While most serious economists debate whether this will end in a bout of deflation or hyperinflation I believe that at the moment we are experiencing a new style of stagflation.
What is that? Stagflation is traditionally an environment of high interest rates and low economic growth. What we have now is an environment of rapidly rising commodity prices (which acts as the same sort of tax on personal and corporate finances) and low economic growth. (I know, the government has been able to coax out a 3 percent growth rate figure with a variety of accounting tricks that would land you in jail if you used them in your private business.)
So what does this all have to do with Greek Gold coins?
The coin pictured above, a Distater (double weight stater) of Alexander the Great in excellent condition (though I think some tooling is evident in the hair) just sold at the NAC auction yesterday for 100,000 dollars. The same coin two years ago sold routinely for 20,000 dollars. This coin, though rare, like all top quality Greek gold, is what used to be considered "generic Greek gold," in that it is readily available at most major auctions. The same coin with a few minor defects has been selling routinely for 30,000 dollars.

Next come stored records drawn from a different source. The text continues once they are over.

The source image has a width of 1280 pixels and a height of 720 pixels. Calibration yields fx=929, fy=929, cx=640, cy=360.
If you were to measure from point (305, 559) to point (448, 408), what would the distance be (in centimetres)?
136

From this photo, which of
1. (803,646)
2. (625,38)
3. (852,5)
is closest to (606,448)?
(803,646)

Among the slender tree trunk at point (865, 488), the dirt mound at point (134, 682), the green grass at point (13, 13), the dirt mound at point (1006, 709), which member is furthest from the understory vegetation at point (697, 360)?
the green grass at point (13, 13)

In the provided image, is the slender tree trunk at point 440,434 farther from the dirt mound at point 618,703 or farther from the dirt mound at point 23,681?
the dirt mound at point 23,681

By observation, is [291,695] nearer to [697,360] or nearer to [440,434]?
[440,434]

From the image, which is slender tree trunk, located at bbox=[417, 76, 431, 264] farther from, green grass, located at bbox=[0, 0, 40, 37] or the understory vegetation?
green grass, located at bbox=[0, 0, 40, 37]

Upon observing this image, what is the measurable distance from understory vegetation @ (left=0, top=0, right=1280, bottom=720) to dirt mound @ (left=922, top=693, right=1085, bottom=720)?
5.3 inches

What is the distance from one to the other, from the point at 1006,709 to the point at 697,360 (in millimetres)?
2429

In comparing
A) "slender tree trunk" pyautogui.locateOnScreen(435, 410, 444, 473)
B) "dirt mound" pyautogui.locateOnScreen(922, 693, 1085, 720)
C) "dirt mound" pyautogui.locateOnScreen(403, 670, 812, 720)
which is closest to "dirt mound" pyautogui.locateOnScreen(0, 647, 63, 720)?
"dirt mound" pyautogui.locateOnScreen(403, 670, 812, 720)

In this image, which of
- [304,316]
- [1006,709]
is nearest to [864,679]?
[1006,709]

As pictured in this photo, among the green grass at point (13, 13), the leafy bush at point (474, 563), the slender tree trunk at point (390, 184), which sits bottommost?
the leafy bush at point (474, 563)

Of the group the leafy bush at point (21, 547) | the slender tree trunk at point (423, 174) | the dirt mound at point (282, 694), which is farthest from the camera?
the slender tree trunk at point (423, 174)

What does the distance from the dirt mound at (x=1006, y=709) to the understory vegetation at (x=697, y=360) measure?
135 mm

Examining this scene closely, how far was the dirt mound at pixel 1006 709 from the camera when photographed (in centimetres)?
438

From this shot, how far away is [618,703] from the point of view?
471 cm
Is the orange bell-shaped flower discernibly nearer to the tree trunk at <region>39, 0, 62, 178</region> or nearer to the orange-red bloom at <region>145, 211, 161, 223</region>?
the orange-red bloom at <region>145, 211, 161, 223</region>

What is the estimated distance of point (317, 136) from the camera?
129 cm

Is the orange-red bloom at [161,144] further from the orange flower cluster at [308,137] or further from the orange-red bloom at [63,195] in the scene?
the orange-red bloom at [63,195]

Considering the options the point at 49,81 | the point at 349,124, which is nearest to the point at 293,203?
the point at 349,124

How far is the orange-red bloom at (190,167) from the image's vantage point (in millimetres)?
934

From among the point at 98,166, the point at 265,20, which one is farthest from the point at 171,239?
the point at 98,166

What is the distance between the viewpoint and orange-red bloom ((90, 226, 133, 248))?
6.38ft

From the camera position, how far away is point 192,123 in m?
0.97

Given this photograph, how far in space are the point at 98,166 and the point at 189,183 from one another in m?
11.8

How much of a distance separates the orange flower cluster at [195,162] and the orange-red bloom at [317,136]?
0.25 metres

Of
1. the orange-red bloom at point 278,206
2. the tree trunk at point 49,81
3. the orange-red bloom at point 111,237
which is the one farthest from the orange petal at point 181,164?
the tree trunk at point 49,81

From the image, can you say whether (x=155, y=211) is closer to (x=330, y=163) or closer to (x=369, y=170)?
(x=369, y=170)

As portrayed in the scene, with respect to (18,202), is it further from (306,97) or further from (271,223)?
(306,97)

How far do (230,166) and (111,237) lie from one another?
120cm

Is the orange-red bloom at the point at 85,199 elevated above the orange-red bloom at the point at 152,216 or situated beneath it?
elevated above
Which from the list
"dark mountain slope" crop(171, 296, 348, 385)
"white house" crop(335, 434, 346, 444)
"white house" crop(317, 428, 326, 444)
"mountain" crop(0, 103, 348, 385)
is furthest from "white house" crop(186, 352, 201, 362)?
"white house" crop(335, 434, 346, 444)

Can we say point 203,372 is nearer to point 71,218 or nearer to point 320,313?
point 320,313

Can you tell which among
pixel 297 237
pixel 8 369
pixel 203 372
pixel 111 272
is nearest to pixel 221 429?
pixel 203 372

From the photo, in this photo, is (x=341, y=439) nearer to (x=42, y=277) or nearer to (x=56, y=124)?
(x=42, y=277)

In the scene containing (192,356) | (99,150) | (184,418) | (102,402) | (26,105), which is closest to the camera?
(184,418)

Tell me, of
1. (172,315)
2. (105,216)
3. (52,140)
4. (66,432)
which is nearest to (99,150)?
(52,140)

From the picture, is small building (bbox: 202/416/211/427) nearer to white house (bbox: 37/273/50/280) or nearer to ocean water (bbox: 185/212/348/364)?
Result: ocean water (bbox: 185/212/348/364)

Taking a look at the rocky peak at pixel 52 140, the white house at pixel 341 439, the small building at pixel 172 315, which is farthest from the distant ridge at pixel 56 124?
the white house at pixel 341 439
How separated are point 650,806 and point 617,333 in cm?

What I'm seeing here is that whereas most casual observers of both the economy at large as well as the economy for high end art-commodities are waiting for the artificial boom to end in order to get in. Meanwhile market pros who are driving both markets are realizing that the prevailing conditions are exactly those that are likely to persist much farther into the future than most would like to believe.
These seemingly extraordinary conditions have become the New Normal. If you want to play in these markets you have to get used to them.